Exercise tasks:
1. For the OpenAFS post about power outages, say whether each statement agrees with it: (a) the machine room network also stays up on UPS power during an outage; (b) the desktop machine mentioned was killed by a server crash; (c) clients can be counted on to die before the servers. Answer yes or no for each and quote the deciding words.
2. Please state what was started after the first couple of years, according to the OpenAFS post about power outages.
3. Carry on the OpenAFS post about power outages past its final sentence.

[OpenAFS] Re: [OpenAFS-devel] 1.6 and post-1.6 OpenAFS branch management and schedule

Fri, 18 Jun 2010 04:14:32 -0400

--On Thursday, June 17, 2010 01:45:14 PM -0500 "Christopher D. Clausen" 
<cclausen@acm.org> wrote:

> I have heard that, but I have never experienced any problems myself in
> many years of running that way.  In general the way I see it is that if
> the power goes out, my server stays up for a little longer due to its UPS
> but the network dies immediately so the AFS processes are not doing
> anything when the power finally dies and the server goes down a few
> minutes later.  (This is of course assuming no actual server crashes and
> luckily I haven't had any of those.)

We're a bit more agressive over here.  If the power goes out, my servers 
stay up for a little longer due to the UPS.  So does the machine room 
network.  And the rest of the machine room.  And the clients.  And _their_ 
network.  See, a few years ago a dean decided that it was unacceptable that 
a power outage had killed one of his desktop machines (the hardware, that 
is).  So, we raised the rates a bit, bought UPS's for every machine in 
every office, and after the first couple of years started a rotating 
replacement schedule.  It's really _very_ nice, but it does mean you can't 
count on the clients to die before the servers.

Data extract:
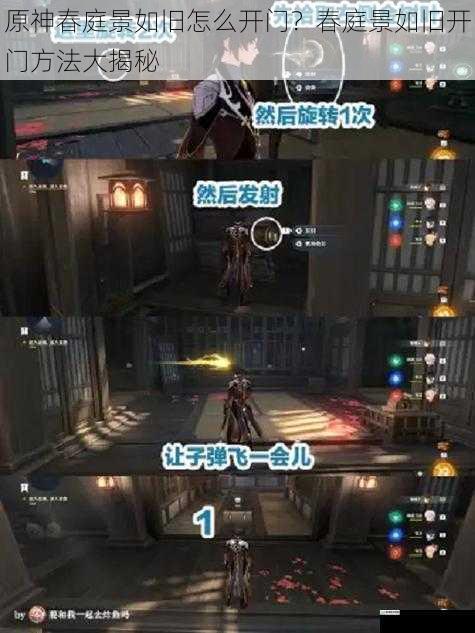 原神春庭景如旧怎么开门?春庭景如旧开门方法大揭秘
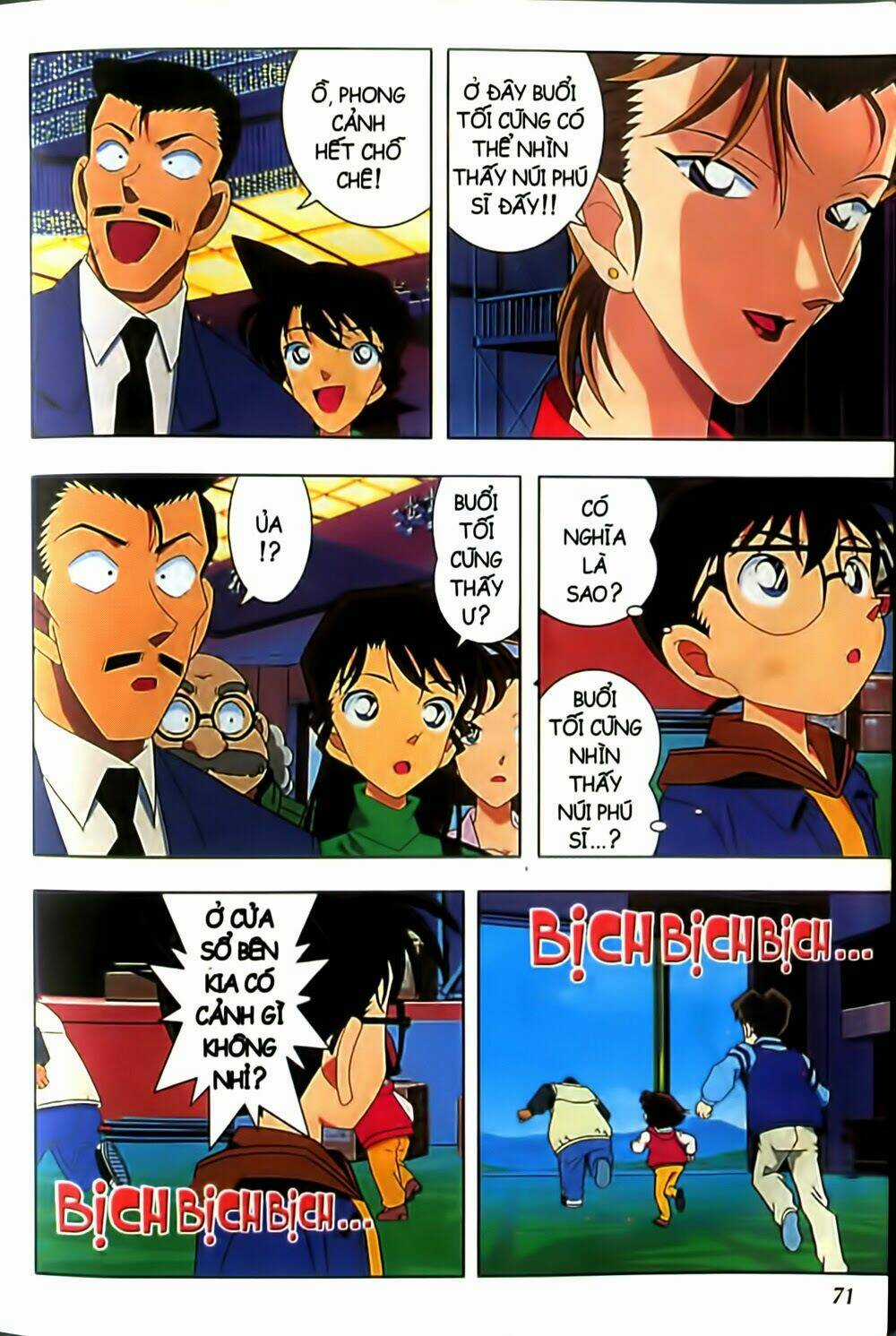 Conan Truyện Dài - Chapter 2 - Trang 41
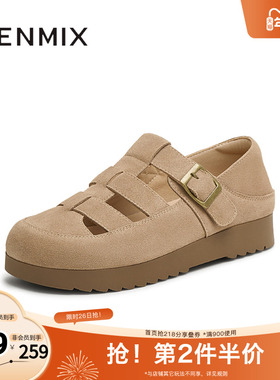 天美意2025新款休闲厚底百搭复古镂空凉鞋女勃肯鞋KK026BK5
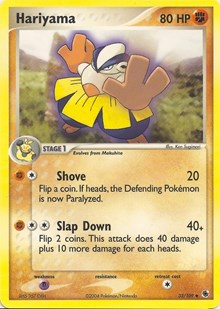 Hariyama (33) [EX Battle Stadium]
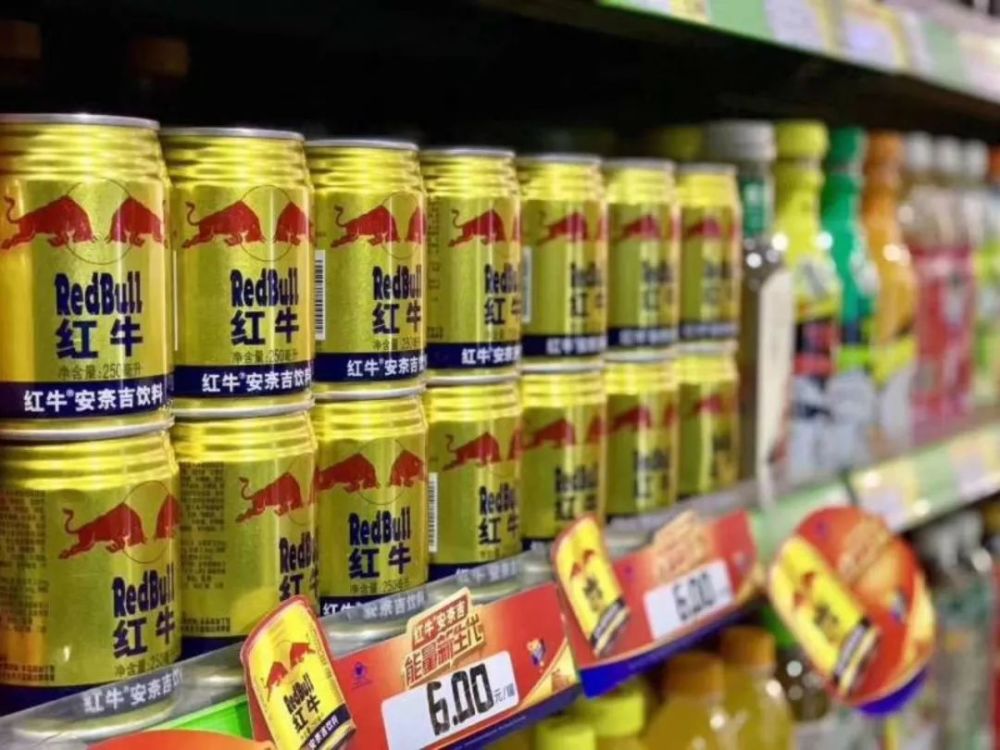 红牛安奈吉官宣大图流出,疑似已启动铺货
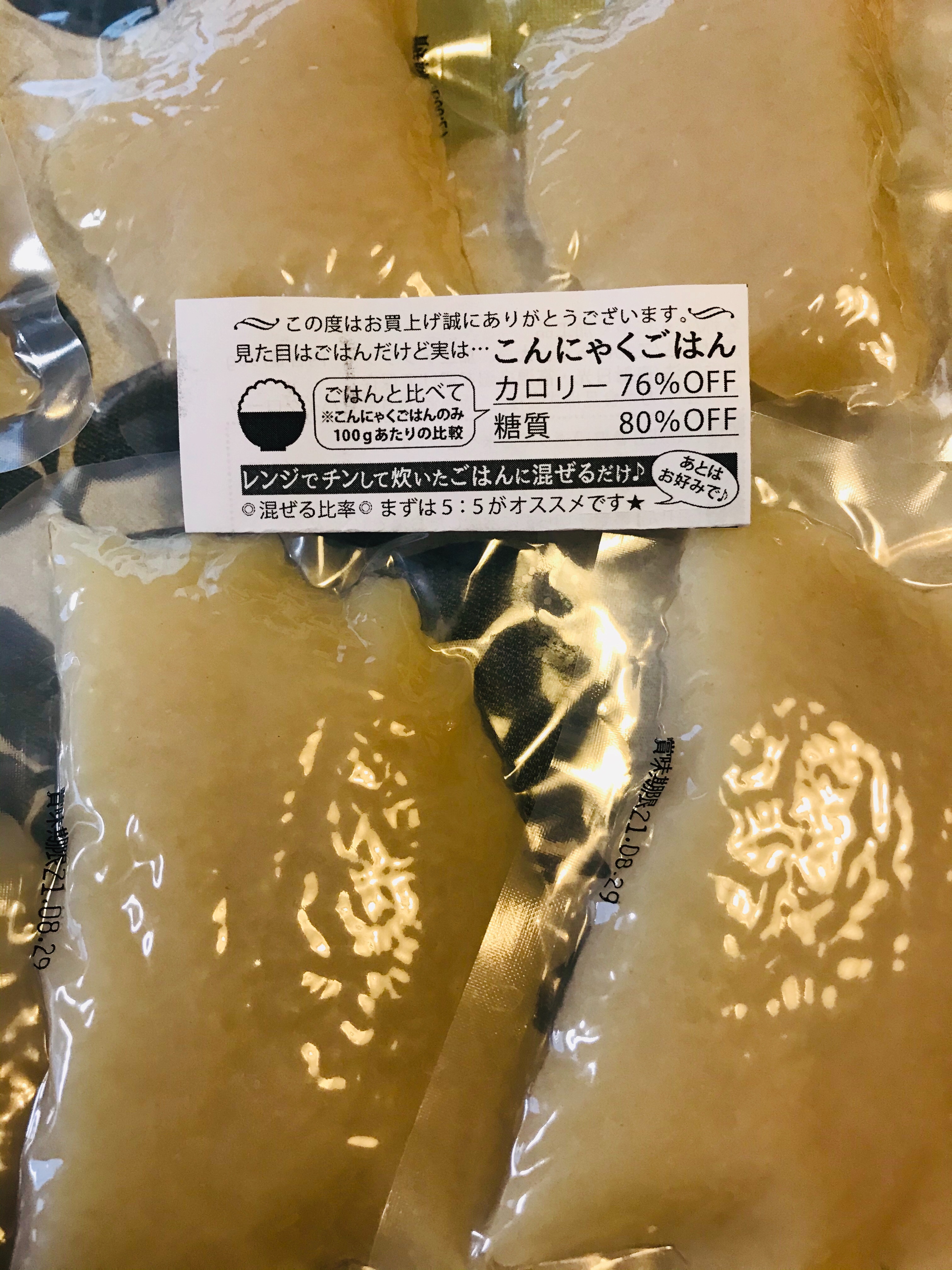 f:id:shizupoke:20201028110658j:image f:id:shizupoke:20201028110658j:image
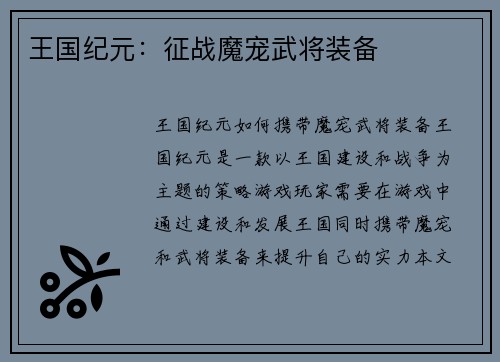 王国纪元：征战魔宠武将装备
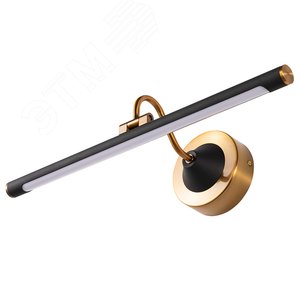 Изображение товара Подсветка для картин SOL (шт)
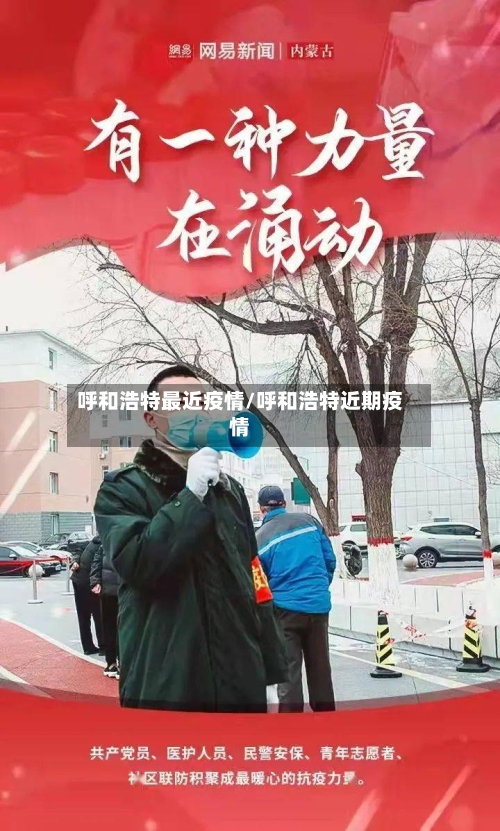 呼和浩特最近疫情/呼和浩特近期疫情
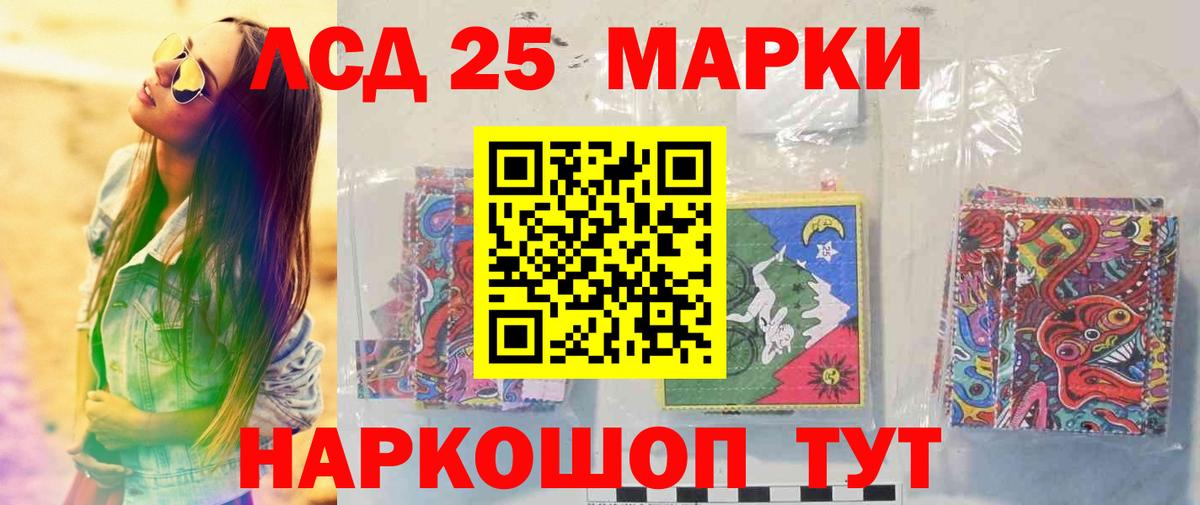 МДМА  КОКАИН  Гарик  Вход с VPN  Codein  Хэш  Канабис  МЕТ  Барнаул  Мяу-Мяу  МЕФ 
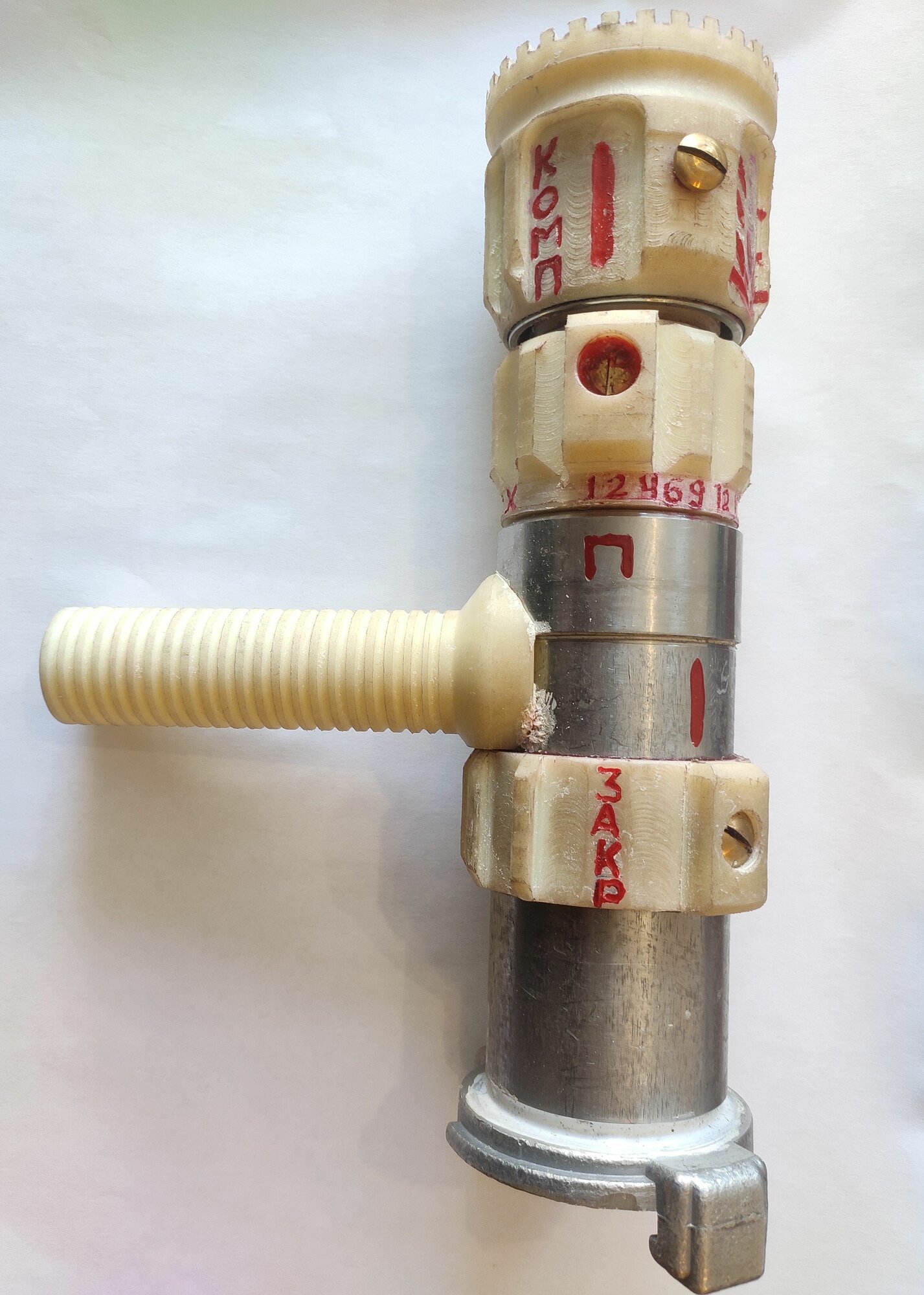 Ствол пожарный ручной перекрывной универсальный с регулируемым расходом УПС-50 А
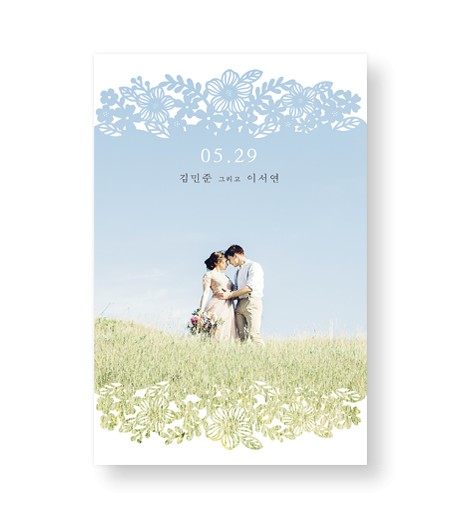 맞춤청첩장 JEINA501 - 보자기카드 상품 사진 BOJAGICARD Product Photo JEINA501.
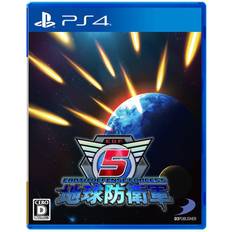 Earth Defense Force 5 (PS4)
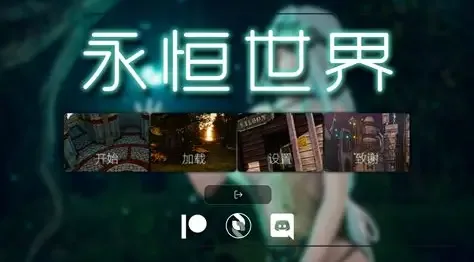 永恒世界 角色路线 详情图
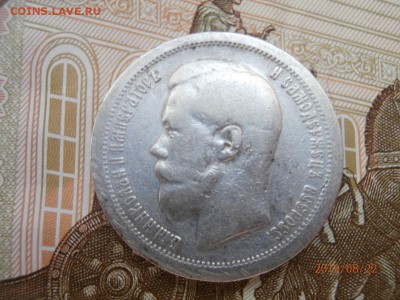 50 копеек 1897 (*) до 20.00 мск 25.08.2019 - P8220457 (Копировать).JPG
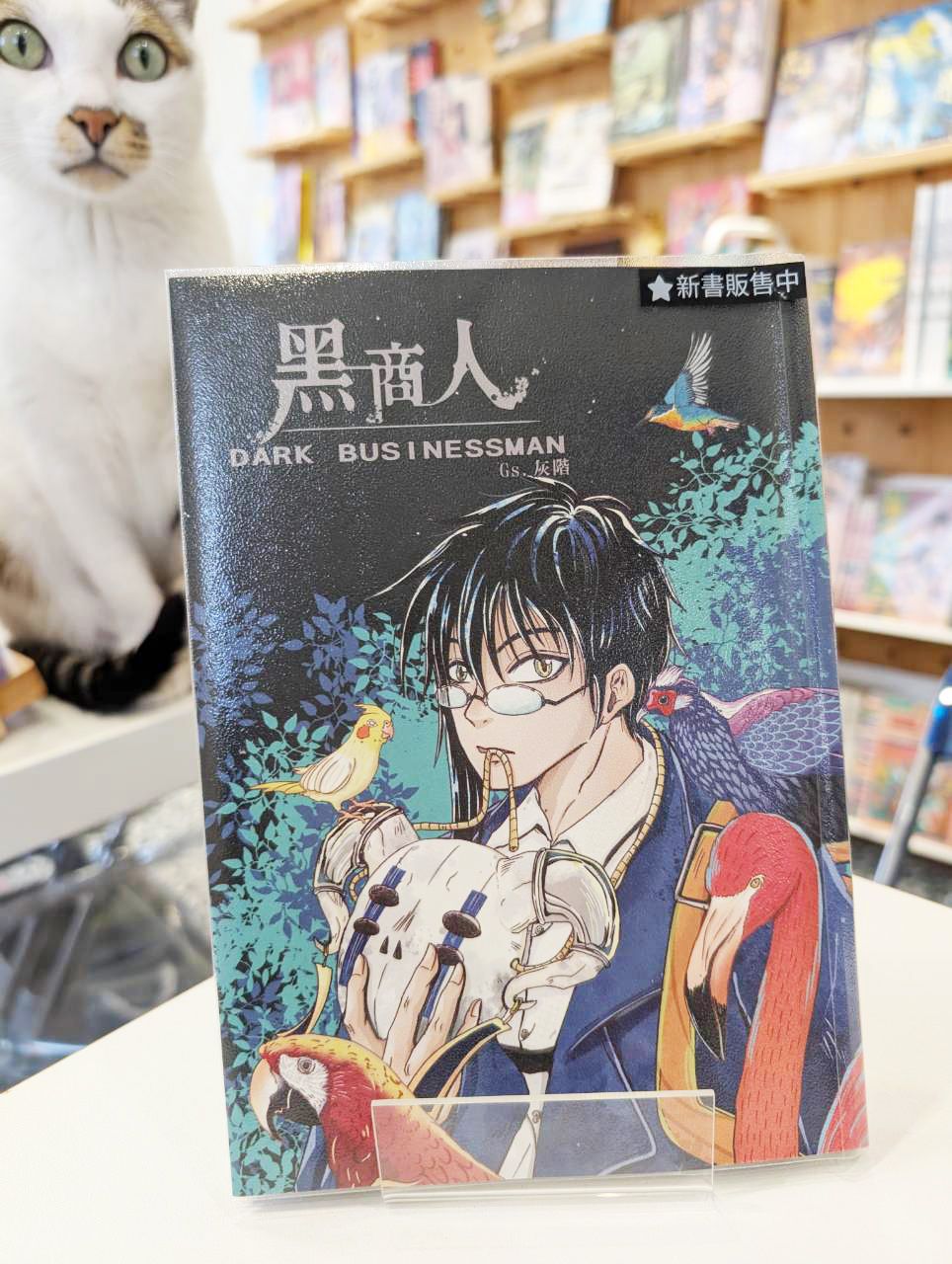 黑商人DARK BUSINESSMAN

Per-task answers:
1.
(a) Yes: "So does the machine room network."
(b) No: "a power outage had killed one of his desktop machines (the hardware, that is)."
(c) No: "it does mean you can't count on the clients to die before the servers."

2. A rotating replacement schedule.

3.
Really, I consider enable-fast-restart to be extremely dangerous.
It should have gone away long ago.

I realize some people believe that speed is more important than not losing 
data, but I don't agree, and I don't think it's an appropriate position for 
a filesystem to take.  Not losing your data is pretty much the defining 
difference between filesystems you can lose and filesystems from which you 
should run away screaming as fast as you can.  I do not want people to run 
away screaming from OpenAFS, at any speed.

Bear in mind that enable-fast-restart doesn't mean "start the fileserver 
now and worry about checking the damaged volumes later".  It means "start 
the fileserver now and ignore the damaged volumes until someone complains, 
by which time it may be months later and too late to recover the lost data 
from backups".  It may also mean worse.

Also bear in mind that we're talking about a change after DAFS is good 
enough to be on by default, at which point restarts will _already_ be fast, 
even if you salvage everything that needs it up front, because not every 
volume will have been online at the time of the crash.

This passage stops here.